Senador aparece no sistema da Justiça Eleitoral como integrante do Missão. Campanha do liberal acionará o TSE para reverter alteração e pretende pedir investigação à PF
Uma suposta fraude no registro de filiação partidária do senador Flávio Bolsonaro (PL-RJ) impediu, nesta quinta-feira (13), o registro de sua candidatura à Presidência da República pelo PL. O sistema da Justiça Eleitoral passou a apontar o parlamentar como filiado ao Missão, partido que já oficializou Renan Santos como candidato ao Palácio do Planalto.
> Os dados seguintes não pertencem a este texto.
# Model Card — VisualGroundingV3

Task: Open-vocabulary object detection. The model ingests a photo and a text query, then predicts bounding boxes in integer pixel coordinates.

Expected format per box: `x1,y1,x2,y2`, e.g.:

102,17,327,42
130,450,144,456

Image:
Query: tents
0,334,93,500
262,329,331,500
A equipe de Flávio afirma que a mudança foi feita sem autorização e acionará o Tribunal Superior Eleitoral (TSE) para regularizar a situação.
Segundo a certidão de filiação partidária, Flávio deixou de constar como integrante do PL em 12 de agosto, após permanecer na legenda desde 8 de dezembro de 2021. De acordo com o UOL, integrantes da campanha afirmam que a filiação ao Missão teria sido registrada às 23h17 de quarta-feira (12). A alteração cria um obstáculo para o registro da candidatura porque, pelas regras eleitorais, o postulante precisa estar regularmente filiado ao partido pelo qual pretende disputar a eleição.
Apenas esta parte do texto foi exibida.